An editorial published Monday by the Canadian Medical Association Journal called legalization an "uncontrolled experiment in which the profits of cannabis producers and tax revenues are squarely pitched against the health of Canadians," The New York Times reported.
The journal called on the government to promise to change the law if it results in increased marijuana use.
"Legalization of cannabis is the largest public policy shift this country has experienced in the past five decades," said Mike Farnworth, minister of public safety in the province of British Columbia, The Times reported.
"It's an octopus with many tentacles, and there are many unknowns. I don't think that when the federal government decided to legalize marijuana, it thought through all of the implications," Farnworth said.
Canada is the second country in the world, after Uruguay, and the first major world economy to legalize recreational marijuana use. Consumers will be able to buy pre-rolled joints, fresh or dried marijuana, and cannabis oil from government-regulated sellers, The Times reported.
Last year, 4.9 million Canadians used cannabis and consumed more than 20 grams of marijuana per person, according to Statistics Canada.

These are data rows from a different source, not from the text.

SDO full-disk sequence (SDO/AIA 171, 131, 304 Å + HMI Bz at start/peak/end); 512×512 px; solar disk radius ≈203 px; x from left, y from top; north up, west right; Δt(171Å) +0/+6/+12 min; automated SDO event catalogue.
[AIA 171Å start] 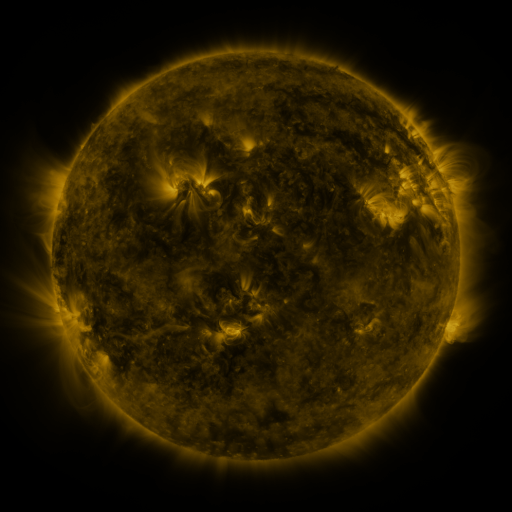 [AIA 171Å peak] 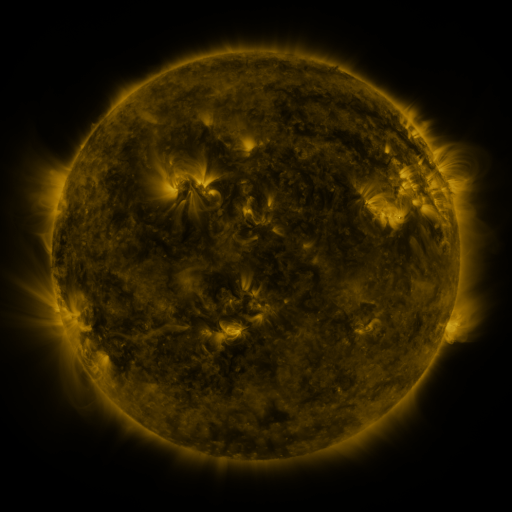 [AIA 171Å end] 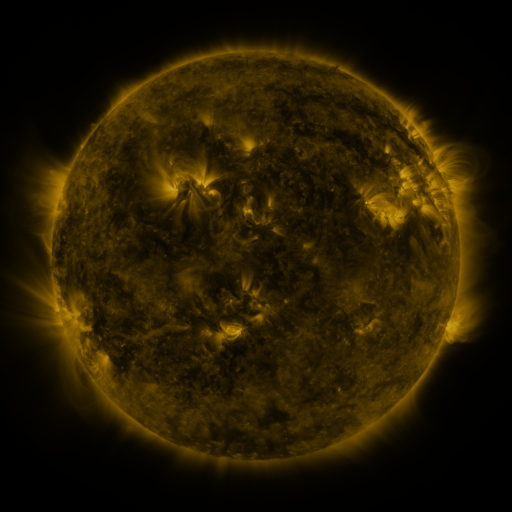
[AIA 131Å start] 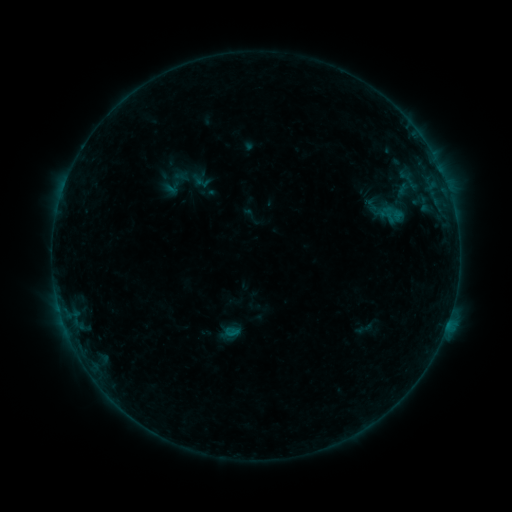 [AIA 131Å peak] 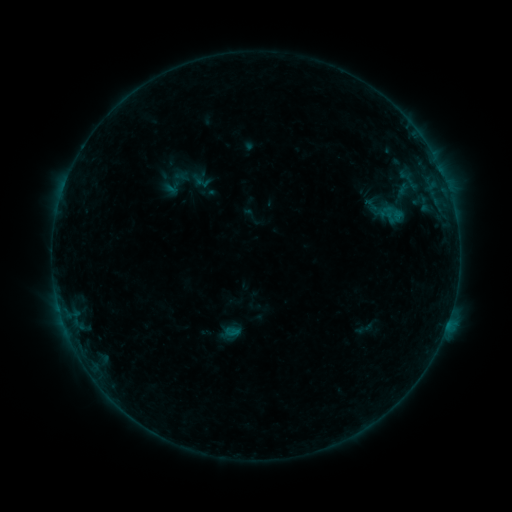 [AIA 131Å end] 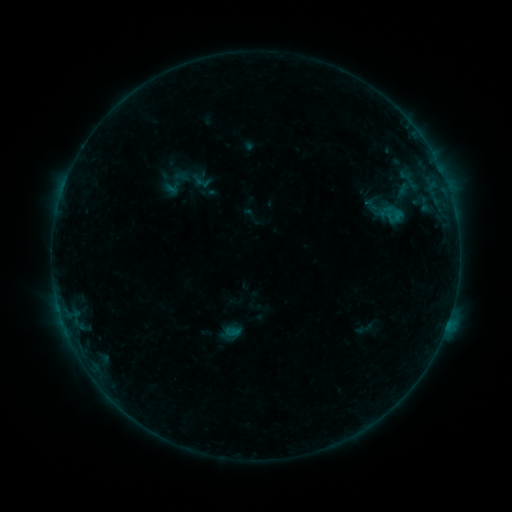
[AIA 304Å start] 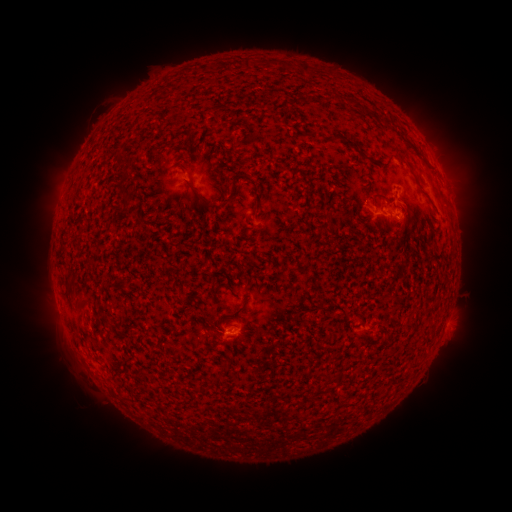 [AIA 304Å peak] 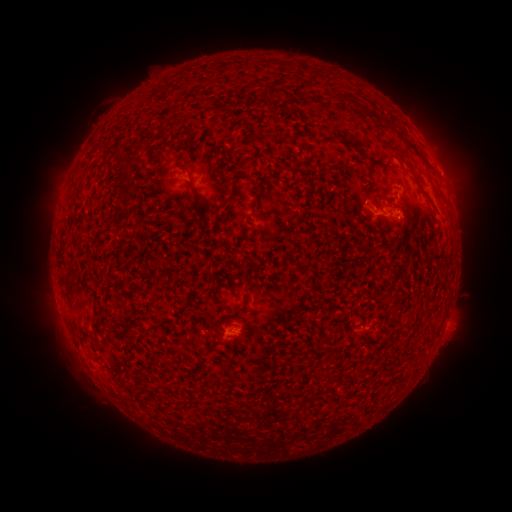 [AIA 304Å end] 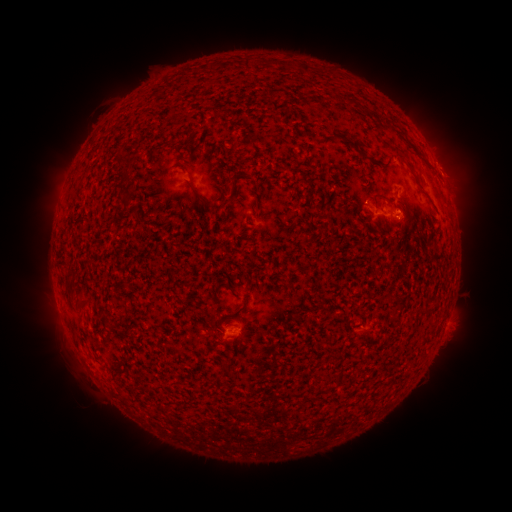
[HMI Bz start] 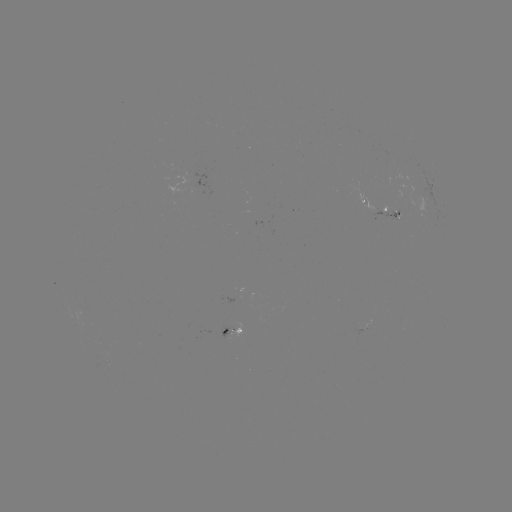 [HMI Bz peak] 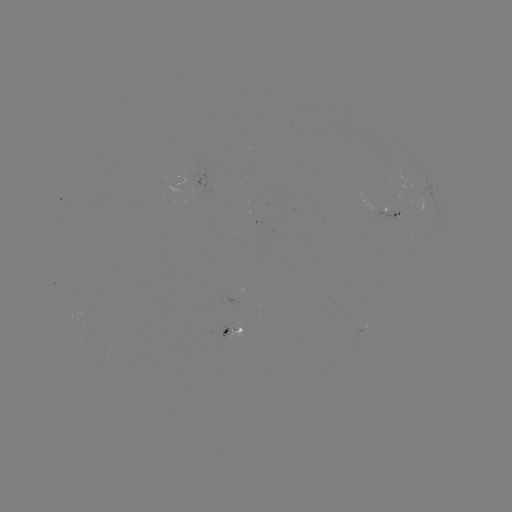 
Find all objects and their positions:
eruption: (453, 166)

"The fact that we are moving away from a Prohibition model is a victory for human rights and social justice, an economic windfall for the Canadian economy and a sign of social progress," said Adam Greenblatt, a director at Canopy Growth, a major cannabis producer, The Times reported.
Self-Lubricating Condom Might Increase Its Use
Researchers who developed a self-lubricating condom claim it could make people more likely to use this method of preventing pregnancy and sexually transmitted diseases.
The Boston University team created a water containing-compound that adheres to a condom, which stays dry until it comes in contact with moisture such as water or bodily fluids. The condom then becomes slippery and remains so for a long time, NBC News reported.
The research was published Tuesday in the journal Royal Society Open Science.
"Maybe this can have a chance to increase condom use and prevent the spread of HIV and other diseases," team leader Mark Grinstaff, a bioengineering professor, told NBC News.
The researchers had 33 people feel the condom -- they weren't allowed to put it to actual use -- and the feedback was generally positive.
"Those individuals who don't regularly use a condom because it is uncomfortable or because they don't like it say they would be likely to use a product like this," Grinstaff said.